There and Back Again: A Visit to Canoa Quebrada

It was around 7:15 am when I caught the first bus heading to the Papicu Terminal near my friend’s place in Fortaleza.  From here it would take 2 more hours to actually get out of the city to a hitchhiking spot.  Bus transport here is as horrible as LA, worse because they’re often jam packed with people.  I barely squeezed onto the final bus I was taking out to Pedras (line 621 from Messejana Terminal), hoping to jump off close to BR-116 to hitch towards Canoa Quebrada, a popular beach village just under 200 km away.

canoa quebrada

Mostly I was interested in hanging out in Canoa Quebrada for the day, but it served as a double test for how to hitchhike out from this end of town, since I’d have to go the same route to get to Natal.
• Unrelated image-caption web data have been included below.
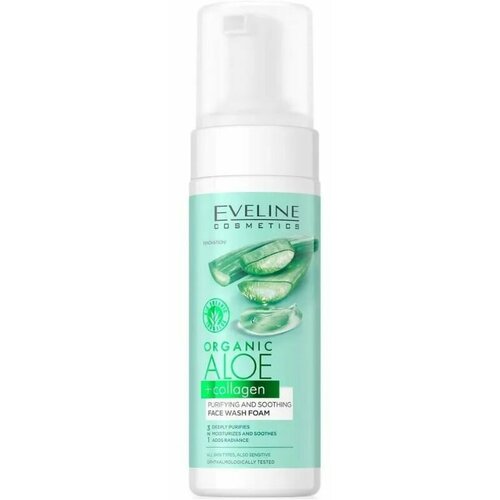 EVELINE ORGANIC ALOE+COLLAGEN Очищающе-успокаивающая пенка для умывания 150мл очищающе успокаивающая пенка для умывания organic gold cleansing foam 150мл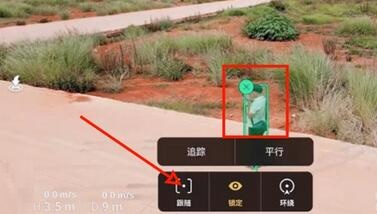 大疆无人机如何设置跟随模式？大疆无人机跟随模式设置方法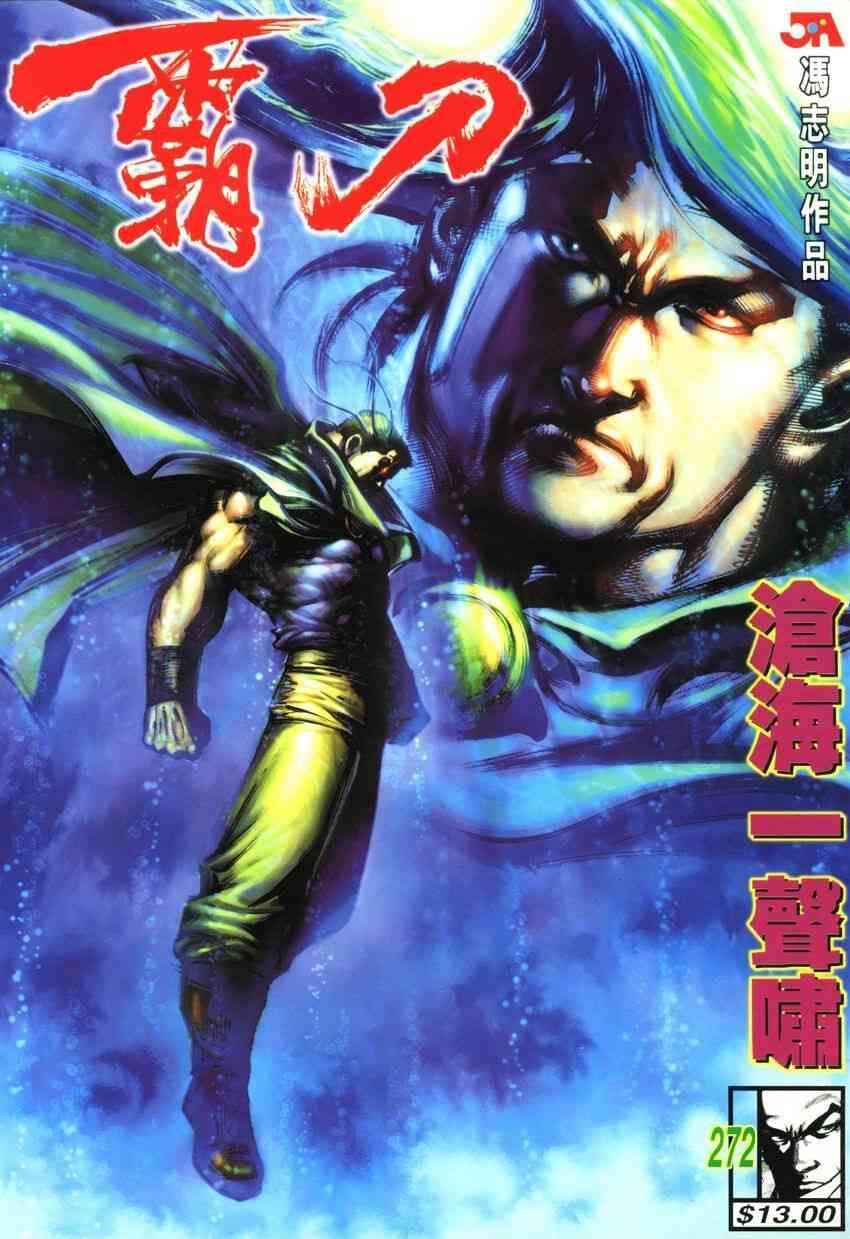 🍵霸刀 第272回 第1页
Usually you don’t get to test out spots like that, but I thought I’d take advantage of the opportunity without having to lug along my giant backpack.  I had to walk some ways down from where I hopped off the bus and search around a bit for a spot, but once I did find a place a ride appeared quite quickly.
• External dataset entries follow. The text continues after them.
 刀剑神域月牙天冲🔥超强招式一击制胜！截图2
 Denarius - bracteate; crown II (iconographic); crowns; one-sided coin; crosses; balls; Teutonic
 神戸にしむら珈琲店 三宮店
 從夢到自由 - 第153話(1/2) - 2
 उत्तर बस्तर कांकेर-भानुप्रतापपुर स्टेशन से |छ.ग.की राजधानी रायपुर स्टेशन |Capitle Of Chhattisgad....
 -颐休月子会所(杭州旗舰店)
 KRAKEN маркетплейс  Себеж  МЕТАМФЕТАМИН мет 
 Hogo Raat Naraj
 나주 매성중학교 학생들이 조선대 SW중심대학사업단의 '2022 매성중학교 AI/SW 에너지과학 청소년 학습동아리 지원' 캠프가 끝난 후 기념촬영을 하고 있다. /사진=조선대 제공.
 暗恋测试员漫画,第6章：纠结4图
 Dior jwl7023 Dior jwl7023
beach umbrellas, canoa quebrada, brazil

Three lifts later and I was heading onto the beach from the cute cobblestoned streeted village.  It was a Tuesday afternoon so naturally the place was fairly empty, though there were still a good number of people to be found on the beachside restaurants and underneath the umbrellas.   This was certainly a much milder version of beach village than Jericoacoara, just a few kitesurfers, some people riding horses, and rickety sailboats heading out for tours in hopes of spotting turtles.

canoa quebrada, barcos, boats

The place is littered with old and picturesque boats — perhaps the broken canoes that give the place its name.
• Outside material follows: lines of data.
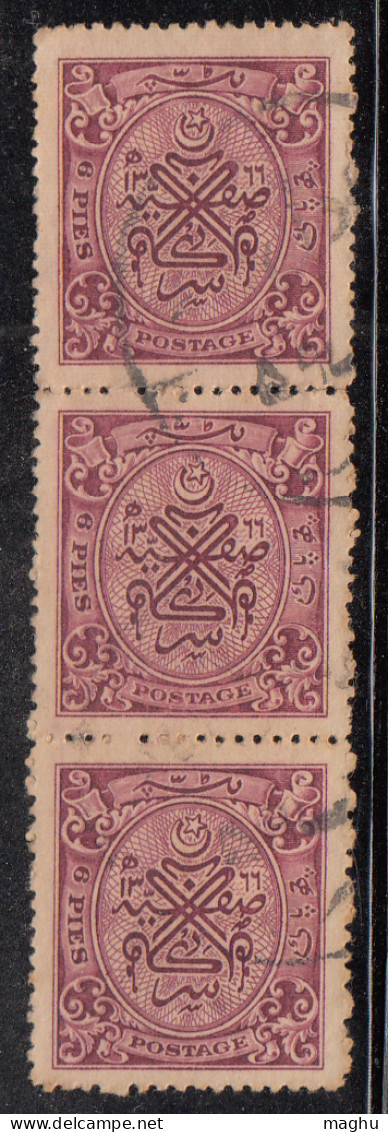 6p Strip Of 3, Used 1948 Hyderabad, British India State - Hyderabad
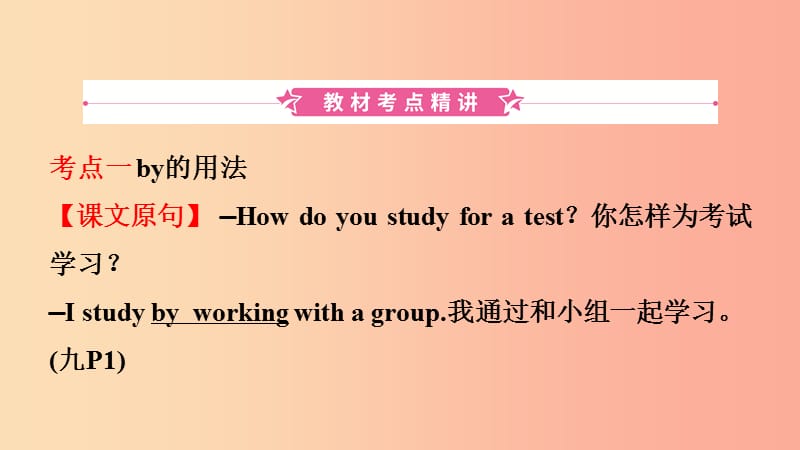 云南省2019年中考英语总复习 第1部分 教材系统复习 第15课时 九全 Units 1-2课件.ppt_第2页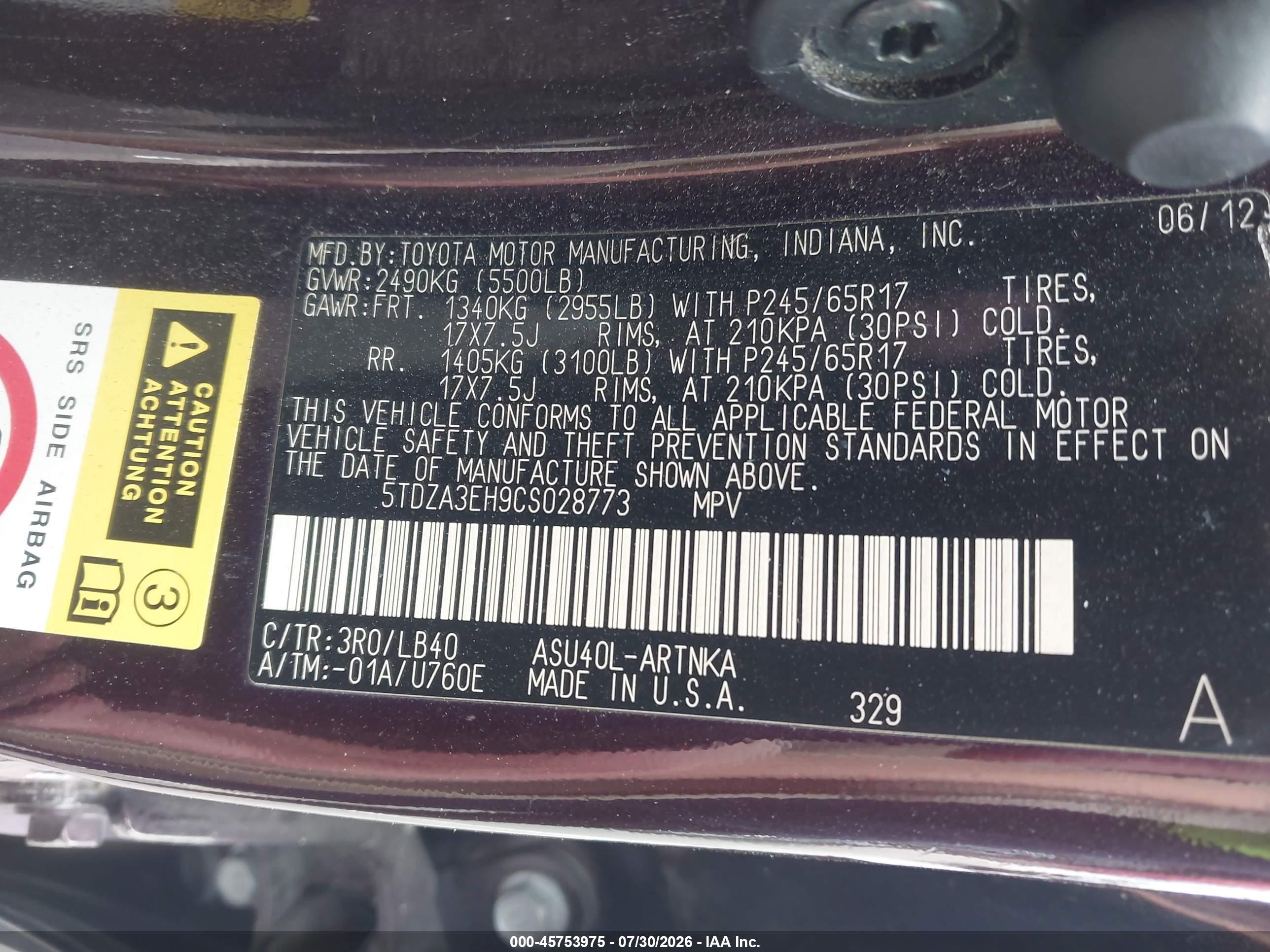 2012 Toyota Highlander Se Темно-бордовый vin: 5TDZA3EH9CS028773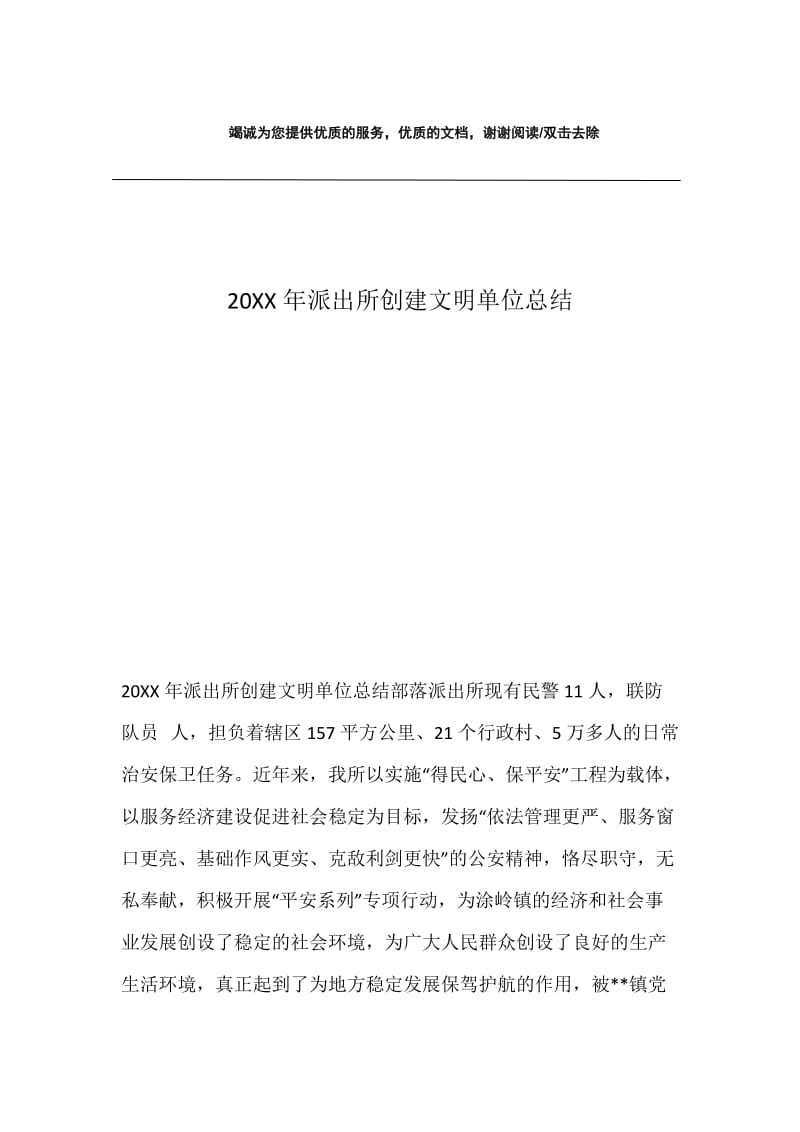 20XX年派出所创建文明单位总结.docx_第1页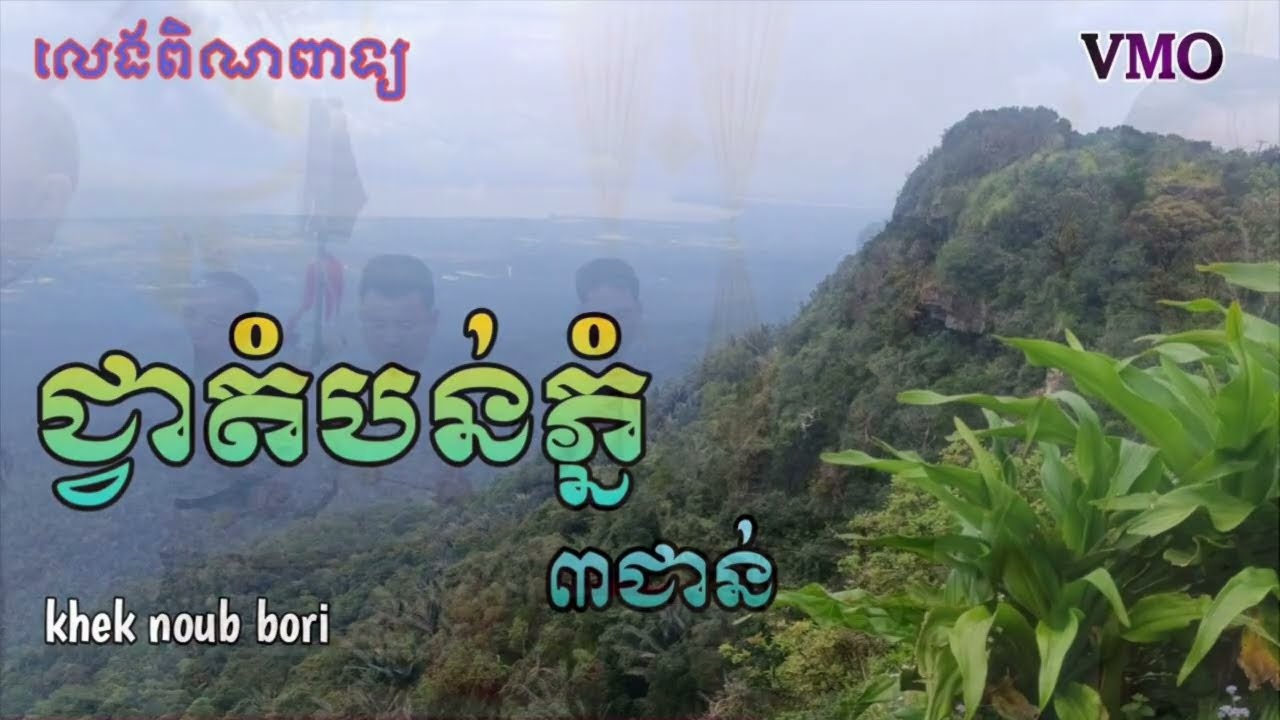 បទជ្វាតំបន់ភ្នំ បីជាន់ #pinpeat khek nob bri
castle beach house, canoa quebrada, brasil

I climbed up into the hills amongst the houses perched overlooking the coean, walking to the far end where a cool red and yellow passarela wound along the cliff’s edge.  Almost all of the houses are super cute, many with palm thatched roofs.  There’s also large pousadas, with people sunbathing beside the pools and sipping drinks from the bar.  This part of Brazil is really perfect for doing nothing but hopping from beach to beach, drinking caipirinhas along the way.

canoa quebrada passarela

On my way out, I decided to check out the center.  There’s a street called Broadway, lined by a stretch of beach souvenir and clothing shops as well as an impressive array of restaurants and bars.  I imagine the place is quite happening in the evening hours when the beach closes down and I mildly regretted that I was planning on heading back to Fortaleza.

canoa quebrada broadway

Having spent absolutely no money to arrive, a savings of at least 50 reais, I rewarded myself by buying an acarajé, a traditional food from Bahia, since I’d been craving something spicy.  I ate it while I walked towards the end of town to catch a ride.  My slight fears of being stuck somewhere in the dark were totally unfounded and I got a lift first to a gas station outside the closest town, Aracati, and within a minute of getting out was already in another vehicle heading to Fortaleza.

acarajé, brazilian food, canoa quebrada

The guy dropped me off right at my friend’s building, saving me the obnoxious bus transfer/ride nightmare I’ve come to associate with all Brazilian cities.  He even offered me a ride to Natal the next day as he was returning directly to Recife — we’ll see if that pans out.